The next morning, we got a semi-late start and grabbed a quick lunch at Max (a Swedish fast food chain) before attempting to use the public transit to get to a little island called Skansen. However, we quickly became frustrated when we bought bus tickets and discovered that the trams weren’t even running! When we asked someone why everything seemed to be out of whack, he simply stared at us and said “the Queen is having a parade!”

The Nordic museum after the queen’s parade

Evidently, we just so happened to be in town on the Swedish national holiday, and the queen of Sweden just so happened to be having a parade in Stockholm. We asked around a little more and found out that it was nearly a 30 minute walk to Skansen. We headed east and started our journey to the little island, where we would be able to observe the parade. We eventually made it to a pretty good viewing spot, where we sat and watched the festivities take place, and got to see the queen! What an odd day.

Fun at the park with flowers!!

After the parade, I got a cinnamon bun from a vendor and we all sat down at an extremely cute little park for the evening. We watched families play and took pictures with the flowers and just generally enjoyed the atmosphere. We headed back towards the center of town and our hostel and stopped on the way for food. I finally got the real Swedish meatballs (I’ve only had the IKEA ones) I had been hoping for, complete with potatoes and lingonberries.

It was a great way to end the night, as it was my last night of backpacking. The next morning, I would set off for my second study abroad program….completely and 100% alone.

Week Two: Florence, Siena, and Rome

The second week of the PLC trip began with a short bus ride to Florence. This was another moment where I had trouble comprehending where I was–Florence: the birthplace of the Renaissance. For real.

SUPPLIED ENTRIES.
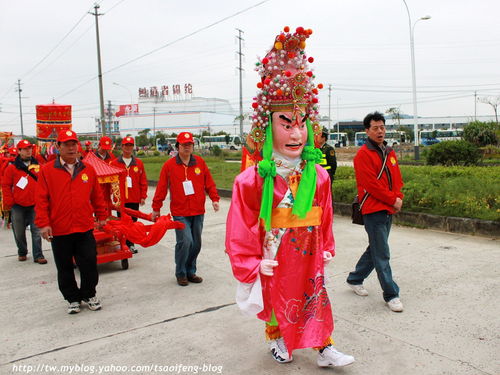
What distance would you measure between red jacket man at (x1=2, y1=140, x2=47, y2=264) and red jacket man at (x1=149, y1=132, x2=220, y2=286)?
229cm

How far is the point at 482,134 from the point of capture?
76.7 feet

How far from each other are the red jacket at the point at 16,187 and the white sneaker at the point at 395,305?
5.19 m

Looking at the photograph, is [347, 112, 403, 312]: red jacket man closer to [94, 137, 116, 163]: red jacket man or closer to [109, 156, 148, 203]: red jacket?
[109, 156, 148, 203]: red jacket

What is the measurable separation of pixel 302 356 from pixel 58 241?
8.45ft

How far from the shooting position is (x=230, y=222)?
303cm

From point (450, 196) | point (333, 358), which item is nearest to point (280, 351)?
point (333, 358)

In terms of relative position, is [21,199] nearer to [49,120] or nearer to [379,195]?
[379,195]

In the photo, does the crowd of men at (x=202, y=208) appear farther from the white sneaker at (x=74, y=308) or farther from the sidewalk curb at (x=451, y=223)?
the sidewalk curb at (x=451, y=223)

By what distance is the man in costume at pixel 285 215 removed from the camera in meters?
2.99

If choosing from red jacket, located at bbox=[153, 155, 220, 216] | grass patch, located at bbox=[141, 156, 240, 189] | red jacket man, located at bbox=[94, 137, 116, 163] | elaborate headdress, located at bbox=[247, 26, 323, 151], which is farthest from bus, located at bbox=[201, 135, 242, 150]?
elaborate headdress, located at bbox=[247, 26, 323, 151]

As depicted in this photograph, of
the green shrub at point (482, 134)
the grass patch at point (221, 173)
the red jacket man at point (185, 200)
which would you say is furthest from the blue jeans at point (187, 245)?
the green shrub at point (482, 134)

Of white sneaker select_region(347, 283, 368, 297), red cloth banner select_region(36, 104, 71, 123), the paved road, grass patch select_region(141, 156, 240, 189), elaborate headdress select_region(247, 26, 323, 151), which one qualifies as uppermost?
red cloth banner select_region(36, 104, 71, 123)

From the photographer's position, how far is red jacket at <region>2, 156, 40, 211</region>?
6.43m

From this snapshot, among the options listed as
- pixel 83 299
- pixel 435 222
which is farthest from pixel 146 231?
pixel 435 222
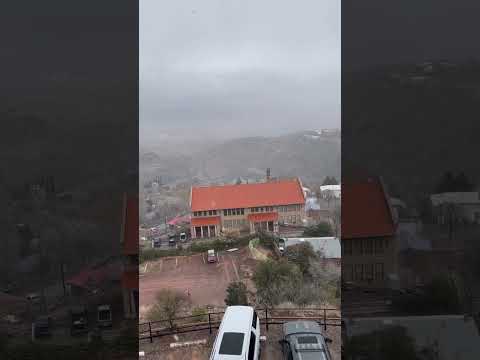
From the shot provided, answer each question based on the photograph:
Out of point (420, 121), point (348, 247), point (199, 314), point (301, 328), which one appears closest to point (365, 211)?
point (348, 247)

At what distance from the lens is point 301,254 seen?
7.50 m

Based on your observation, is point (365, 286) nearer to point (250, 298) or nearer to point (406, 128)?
point (406, 128)

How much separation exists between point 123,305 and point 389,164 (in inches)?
107

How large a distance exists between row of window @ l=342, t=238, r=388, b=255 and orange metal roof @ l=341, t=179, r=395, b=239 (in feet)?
0.21

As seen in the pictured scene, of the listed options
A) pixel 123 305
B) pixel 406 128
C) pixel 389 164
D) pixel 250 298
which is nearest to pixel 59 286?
pixel 123 305

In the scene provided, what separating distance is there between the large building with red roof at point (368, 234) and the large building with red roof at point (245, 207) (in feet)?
14.0

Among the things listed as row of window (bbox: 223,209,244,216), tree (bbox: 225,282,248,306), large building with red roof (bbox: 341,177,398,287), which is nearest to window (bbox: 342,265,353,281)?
large building with red roof (bbox: 341,177,398,287)

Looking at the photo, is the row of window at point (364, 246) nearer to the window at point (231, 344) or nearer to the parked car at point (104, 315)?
the window at point (231, 344)

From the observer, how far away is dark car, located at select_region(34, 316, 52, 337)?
3289 millimetres

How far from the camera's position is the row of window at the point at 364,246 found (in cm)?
336

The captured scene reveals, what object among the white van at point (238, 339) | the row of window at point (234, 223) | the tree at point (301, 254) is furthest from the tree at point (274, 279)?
the white van at point (238, 339)

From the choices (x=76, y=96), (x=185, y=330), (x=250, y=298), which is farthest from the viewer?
(x=250, y=298)

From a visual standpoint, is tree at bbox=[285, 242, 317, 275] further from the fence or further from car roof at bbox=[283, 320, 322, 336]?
car roof at bbox=[283, 320, 322, 336]

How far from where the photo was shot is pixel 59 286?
324cm
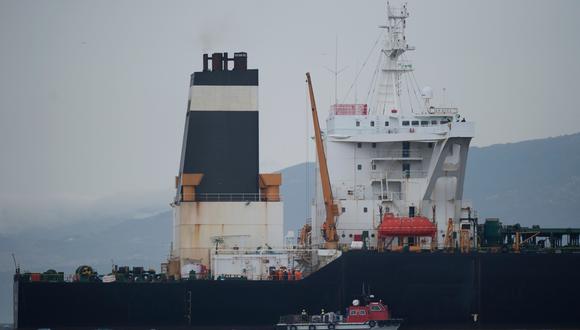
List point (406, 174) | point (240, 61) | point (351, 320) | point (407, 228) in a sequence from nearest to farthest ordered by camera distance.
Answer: point (351, 320), point (407, 228), point (240, 61), point (406, 174)

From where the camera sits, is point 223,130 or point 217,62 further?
point 217,62

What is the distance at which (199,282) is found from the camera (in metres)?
50.7

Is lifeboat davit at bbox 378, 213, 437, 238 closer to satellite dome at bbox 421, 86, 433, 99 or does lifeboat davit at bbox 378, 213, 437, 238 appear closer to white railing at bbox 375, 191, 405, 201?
white railing at bbox 375, 191, 405, 201

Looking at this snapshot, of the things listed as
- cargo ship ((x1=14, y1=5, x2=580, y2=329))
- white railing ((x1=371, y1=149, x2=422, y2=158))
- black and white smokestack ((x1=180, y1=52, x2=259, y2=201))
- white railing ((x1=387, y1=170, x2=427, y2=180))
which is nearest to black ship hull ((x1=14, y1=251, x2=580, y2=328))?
cargo ship ((x1=14, y1=5, x2=580, y2=329))

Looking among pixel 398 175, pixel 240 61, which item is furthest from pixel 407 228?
pixel 240 61

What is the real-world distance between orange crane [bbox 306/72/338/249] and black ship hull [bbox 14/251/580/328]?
167 centimetres

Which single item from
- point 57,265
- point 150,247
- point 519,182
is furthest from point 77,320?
point 519,182

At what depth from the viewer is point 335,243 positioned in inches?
2045

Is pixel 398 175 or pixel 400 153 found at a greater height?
pixel 400 153

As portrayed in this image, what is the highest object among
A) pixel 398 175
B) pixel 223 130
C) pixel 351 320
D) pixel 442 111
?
pixel 442 111

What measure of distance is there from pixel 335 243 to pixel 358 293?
2.41m

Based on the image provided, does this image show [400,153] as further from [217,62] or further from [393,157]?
[217,62]

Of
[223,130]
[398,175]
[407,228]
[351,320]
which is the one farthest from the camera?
[398,175]

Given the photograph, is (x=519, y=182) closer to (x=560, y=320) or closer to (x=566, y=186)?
(x=566, y=186)
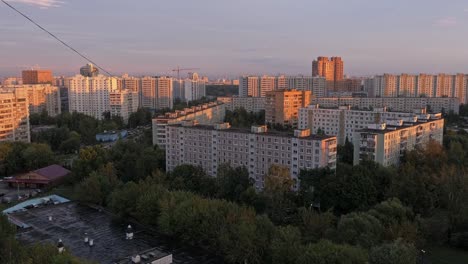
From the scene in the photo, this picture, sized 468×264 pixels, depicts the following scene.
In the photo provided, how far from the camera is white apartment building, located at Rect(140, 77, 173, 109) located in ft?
143

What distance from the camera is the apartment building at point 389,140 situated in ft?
48.5

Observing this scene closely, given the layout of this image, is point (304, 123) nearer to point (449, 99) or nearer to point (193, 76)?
point (449, 99)

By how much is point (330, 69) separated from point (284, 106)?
79.9 ft

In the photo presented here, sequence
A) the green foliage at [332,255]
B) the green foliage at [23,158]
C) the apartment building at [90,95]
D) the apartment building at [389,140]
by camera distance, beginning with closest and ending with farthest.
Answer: the green foliage at [332,255] → the apartment building at [389,140] → the green foliage at [23,158] → the apartment building at [90,95]

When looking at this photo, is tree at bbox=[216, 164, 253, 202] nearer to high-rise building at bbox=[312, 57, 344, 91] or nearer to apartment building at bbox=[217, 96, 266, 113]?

WHAT TO DO. Keep writing the travel account of Stockholm and the trip to Florence, starting right after its final sentence.

ANSWER TO THE EXERCISE.
We arrived at our hotel (the Hotel California, oddly enough) and immediately began our tour with Kirk Ducleaux. Kirk is a fiery, fast-paced instructor, and he didn’t wait on anyone to catch up. We began by touring near the duomo and the baptistery, with Kirk talking in our earpieces (this was a new concept–there were a lot more people (a lot more tourists) in Florence, and it would be much easier to get lost from this point on). We learned about the church, the baptistery, and other important buildings in Florence, and then we visited a museum to look at some important works. We got to see Ghiberti’s doors, which I recalled learning about in my sophomore year world history class, and some other famous sculptures by the likes of Michelangelo and Donatello. After the museum tour, we got to climb to the top of the dome of the cathedral. It was absolutely the most breathtaking view of anything I have experienced. It was a panoramic view of the city and the surrounding mountains, and one could see centuries of history in a single glance.

Just some guys being dudes in Florence

The top of the duomo

Later, we had a group dinner, where my table nearly set our table on fire (oops). It was a lovely dinner, though, in a wonderfully lovely city.

The next day, we did more touring, visiting more sites in the morning (including the gallery where David is held!) and then the Uffizi Gallery later in the afternoon.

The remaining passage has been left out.